__DATA SHOWN__.

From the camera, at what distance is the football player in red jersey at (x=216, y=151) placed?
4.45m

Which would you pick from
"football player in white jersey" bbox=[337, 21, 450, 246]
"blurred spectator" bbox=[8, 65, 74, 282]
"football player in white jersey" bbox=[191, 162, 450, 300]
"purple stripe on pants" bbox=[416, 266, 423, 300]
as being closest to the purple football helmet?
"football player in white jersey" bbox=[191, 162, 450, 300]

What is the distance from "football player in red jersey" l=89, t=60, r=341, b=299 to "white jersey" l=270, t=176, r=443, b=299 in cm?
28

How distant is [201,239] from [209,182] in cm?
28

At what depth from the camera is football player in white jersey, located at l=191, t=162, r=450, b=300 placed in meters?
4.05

__PROMPT__. In all the items above, switch "camera" to "viewer" and change nothing else.

__CORRECT RESPONSE__.
From the viewer, at what distance is the football player in red jersey at (x=216, y=151) placed?
4.45m

Which would you pick from
"football player in white jersey" bbox=[337, 21, 450, 246]
"blurred spectator" bbox=[8, 65, 74, 282]
"football player in white jersey" bbox=[191, 162, 450, 300]
"purple stripe on pants" bbox=[416, 266, 423, 300]
as being closest to the purple football helmet?
"football player in white jersey" bbox=[191, 162, 450, 300]

What is the distance from "football player in red jersey" l=89, t=60, r=341, b=299 to "white jersey" l=270, t=176, r=443, b=299 in cm?
28

How distant is [201,239] from [209,182] in cm?
28

At what depth from the viewer is football player in white jersey, located at l=191, t=162, r=450, b=300 placed in meters?
4.05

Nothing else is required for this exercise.